Case Presentation: A 7-year-old male with medical history of an unrepaired moderate sized restrictive ventricular septal defect and dilated aortic root was admitted for 2-week history of fevers up to 107°F. He had dental surgery approximately 1 month prior and did not receive endocarditis prophylaxis. He was evaluated by his primary physician at the onset of symptoms and laboratory investigations were sent. Remarkable results were WBC 15 k/uL with left shift, CRP 2.2mg/L, and a single blood culture that returned positive and was eventually identified as Streptococcus mitis. The next day, the patient presented to the emergency department where 2 sets of blood cultures were sent and he received a dose of Ceftriaxone. He was well appearing and his only other symptom was headache. His holosystolic regurgitant murmur was stable. Infectious diseases suggested discharge home with planned reevaluation within 24 hours. The patient was discharged home. The next day, both cultures obtained in the emergency department were positive for gram positive cocci on the gram stain and were later identified as Streptoccocus mitis. The patient was admitted. Patient was clinically stable and had no other symptoms other than headache during the admission. He remained afebrile throughout his hospital course. Multiple blood cultures taken during the admission were negative. He had no stigmata of endocarditis and his transesophageal and transthoracic echocardiograms were negative for vegetations or endocardial evidence indicative of endocarditis. However, he was treated empirically for endocarditis with 2 weeks of ceftriaxone and 2 weeks of oral rifampin and amoxicillin. His ventricular septal defect was repaired approximately 2 months after hospitalization, and he has subsequently been well.

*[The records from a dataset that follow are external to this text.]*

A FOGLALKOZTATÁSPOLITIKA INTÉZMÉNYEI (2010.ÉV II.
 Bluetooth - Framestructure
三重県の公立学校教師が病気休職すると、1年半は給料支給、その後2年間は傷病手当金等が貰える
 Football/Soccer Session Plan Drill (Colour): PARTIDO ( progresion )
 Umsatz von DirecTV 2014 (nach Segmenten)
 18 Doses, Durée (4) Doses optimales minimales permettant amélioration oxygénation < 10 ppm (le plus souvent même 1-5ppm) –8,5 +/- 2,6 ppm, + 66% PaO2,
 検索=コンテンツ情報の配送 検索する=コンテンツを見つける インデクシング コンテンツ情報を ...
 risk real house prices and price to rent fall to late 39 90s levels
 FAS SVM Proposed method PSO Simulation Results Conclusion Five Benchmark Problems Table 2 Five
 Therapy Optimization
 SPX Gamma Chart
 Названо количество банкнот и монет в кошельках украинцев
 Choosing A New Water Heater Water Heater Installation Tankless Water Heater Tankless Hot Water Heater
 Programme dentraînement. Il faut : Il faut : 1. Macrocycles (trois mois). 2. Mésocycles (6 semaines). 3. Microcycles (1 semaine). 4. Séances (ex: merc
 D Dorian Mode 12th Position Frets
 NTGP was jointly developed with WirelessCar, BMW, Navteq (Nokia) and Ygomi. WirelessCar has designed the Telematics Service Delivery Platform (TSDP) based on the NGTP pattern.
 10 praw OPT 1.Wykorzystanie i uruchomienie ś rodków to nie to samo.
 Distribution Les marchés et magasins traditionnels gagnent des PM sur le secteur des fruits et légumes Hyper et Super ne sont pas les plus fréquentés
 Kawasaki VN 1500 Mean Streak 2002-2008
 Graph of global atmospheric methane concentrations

Discussion: Infective endocardits is a complex and rare condition in pediatrics that is diagnosed using the modified Duke criteria. Compared to adults, children generally have a more indolent course and striking vascular or immunologic abnormalities are unusual. Endocarditis is now diagnosed early, within a few days of onset of infection, which further precludes the evidence of classic clinical features. When compared to pathologically confirmed case of endocarditis as the gold standard, the sensitivity of the Duke criteria was 80% in the original propositional study. Therefore, the sensitivity of the Duke criteria may be flawed in certain cases. Our patient had 1 major and 2 minor criteria for endocarditis, leading to a diagnosis of “possible endocarditis”. The presence of another minor criteria would have led to the diagnosis of “definite endocarditis”. Our patient was treated and classified as “definite endocarditis” nonetheless given his history of predisposing cardiac condition, sustained fevers, and infection with a typical organism from the Streptococcus viridans group. In the original proposal of the Duke criteria, the authors acknowledged that the criteria does not provide absolute proof that a patient has endocarditis and was not intended for primary management decisions. Hospitalists are in a unique position to recognize and address these areas of diagnostic uncertainly so that quality care and curative treatments can be provided to patients.
Conclusions: The Duke criteria is critical to the diagnosis of infective endocarditis but is not absolute in that it can not replace clinical judgement if highly suggestive features are present.